In the assessment, Henderson writes that “the “dimensions, characteristics and appearance of the cylinders” in Douma, “were inconsistent with what would have been expected in the case of either cylinder having been delivered from an aircraft”.
He also follows up by stating that there is “a higher probability that both cylinders were manually placed at those two locations rather than being delivered from aircraft.”

6 months after the initial leak, a second OPCW whistleblower that collected samples in Douma also made a presentation to a panel convened by the Courage Foundation, demonstrating through internal emails, text messages, field analyses and reports, that vital evidence on what had actually happened in Douma had been wilfully suppressed by the OPCW.
On January 20th 2020, Henderson spoke before a UN Security Council Session, declaring that OPCW management had dismissed the evidence gathered by his group in favour of publishing a report that contradicted their findings, and which followed the narrative purported by Islamist groups and Western governments.
If the investigations and claims of Henderson and his fellow inspectors and whistleblowers are to be taken seriously, it would point to an international regulator that has been politically compromised.
The U.S government in particular, has a long history of manipulating the OPCW. Most notably, in 2002 during the prelude to the 2003 invasion of Iraq, former OPCW Director, Jose Bustani, encouraged the Iraqi government of Saddam Hussein to sign the chemical weapons convention, drawing the wrath of George Bush Jr’s neocon government.
Following the move, then Under-Secretary of State, John Bolton, made a personal visit to Bustani at the OPCW’s headquarters in the Hague, to warn him of the consequences of his diplomatic efforts.
“Cheney wants you gone”, and “we can’t accept your management style”, Bustani recollects being told by Bolton, in an interview from March 2018 with The Intercepts, Medhi Hasan.
“You have 24 hours to leave the organization, and if you don’t comply with this decision by Washington, we have ways to retaliate against you.” Bustani recalls Bolton continuing, followed by “we know where your kids live.
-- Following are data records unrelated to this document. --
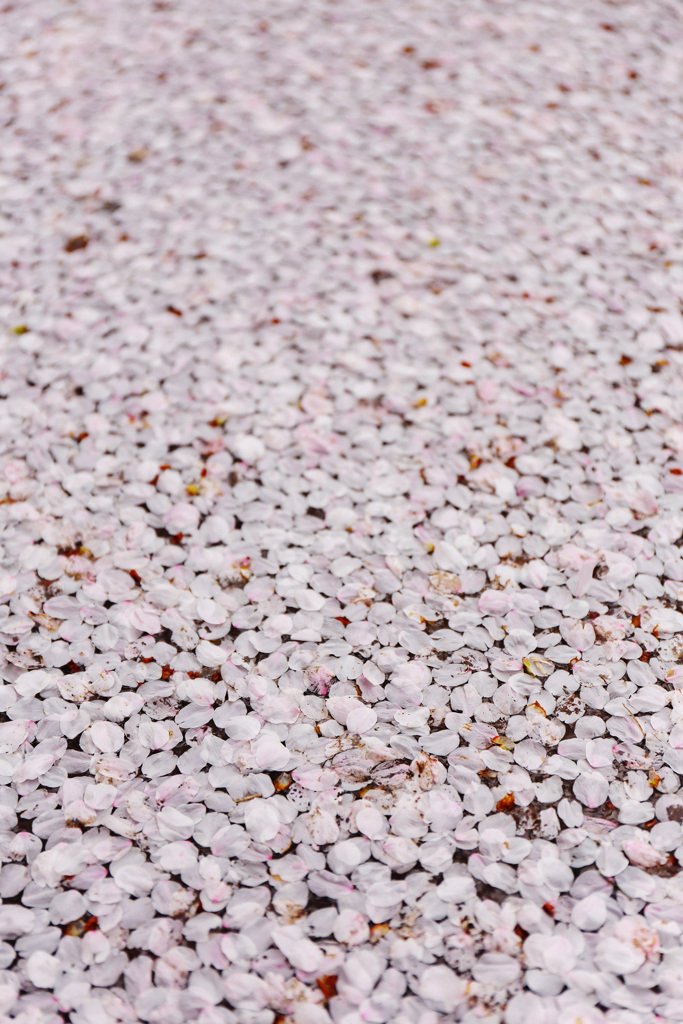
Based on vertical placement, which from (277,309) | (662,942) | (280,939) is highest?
(277,309)

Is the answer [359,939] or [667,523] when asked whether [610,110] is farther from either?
[359,939]

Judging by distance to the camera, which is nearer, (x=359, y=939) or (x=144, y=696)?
(x=359, y=939)

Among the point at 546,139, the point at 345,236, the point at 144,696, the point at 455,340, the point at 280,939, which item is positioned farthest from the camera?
the point at 546,139

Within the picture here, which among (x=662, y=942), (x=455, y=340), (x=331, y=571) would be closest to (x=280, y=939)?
(x=662, y=942)

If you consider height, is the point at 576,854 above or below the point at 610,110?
below

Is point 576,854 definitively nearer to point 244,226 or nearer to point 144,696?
point 144,696

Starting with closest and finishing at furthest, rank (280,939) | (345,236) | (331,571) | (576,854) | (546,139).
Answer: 1. (280,939)
2. (576,854)
3. (331,571)
4. (345,236)
5. (546,139)

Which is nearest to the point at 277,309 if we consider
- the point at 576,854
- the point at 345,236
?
the point at 345,236
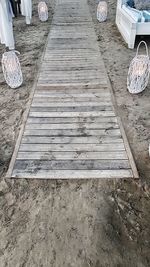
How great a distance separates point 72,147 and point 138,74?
1793 millimetres

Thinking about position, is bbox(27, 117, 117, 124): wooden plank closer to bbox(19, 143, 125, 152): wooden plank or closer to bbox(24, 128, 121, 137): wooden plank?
bbox(24, 128, 121, 137): wooden plank

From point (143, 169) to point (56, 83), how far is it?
252 cm

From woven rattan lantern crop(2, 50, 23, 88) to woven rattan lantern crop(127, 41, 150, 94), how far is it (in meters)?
1.94

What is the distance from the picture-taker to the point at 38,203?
250 cm

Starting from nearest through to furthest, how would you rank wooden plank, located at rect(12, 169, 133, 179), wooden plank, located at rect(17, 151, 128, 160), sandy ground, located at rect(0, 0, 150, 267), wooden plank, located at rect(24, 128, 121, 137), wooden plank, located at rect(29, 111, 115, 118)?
sandy ground, located at rect(0, 0, 150, 267)
wooden plank, located at rect(12, 169, 133, 179)
wooden plank, located at rect(17, 151, 128, 160)
wooden plank, located at rect(24, 128, 121, 137)
wooden plank, located at rect(29, 111, 115, 118)

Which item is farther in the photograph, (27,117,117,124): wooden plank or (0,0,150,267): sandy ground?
(27,117,117,124): wooden plank

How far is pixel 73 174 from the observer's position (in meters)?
2.78

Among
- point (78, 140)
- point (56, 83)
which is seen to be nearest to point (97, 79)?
point (56, 83)

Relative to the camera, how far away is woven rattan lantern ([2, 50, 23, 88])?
4.17 metres

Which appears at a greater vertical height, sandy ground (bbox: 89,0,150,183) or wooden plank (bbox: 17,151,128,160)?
sandy ground (bbox: 89,0,150,183)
You have two sons in New York”.
The West’s efforts toward regime change in Syria, rely like all NATO interventions since the turn of the century, on a veneer of humanitarian ideals and aims with no bearing in reality, and consequently requiring campaigns of political coercion and propaganda to gain legitimacy.
The OPCW leaks and the BBC’s reporting in particular, epitomise this mechanism, pointing toward a landscape in which neither supposed bastions of objectivity or ‘independent’ regulators are trustworthy.
The BBC’s Mayday series was a last gasp attempt to salvage the disintegrating reputation of the ‘White Helmets’ as humanitarian aid workers, a reputation so in tatters its attempted salvation required the inclusion of one fallacy too many.
As details regarding the reality of the events in Douma continue to unravel, the scale of deception coming to the fore marks what journalist, James Harkin, deems “a cautionary tale” and “case study in the choreography of our new propaganda wars”.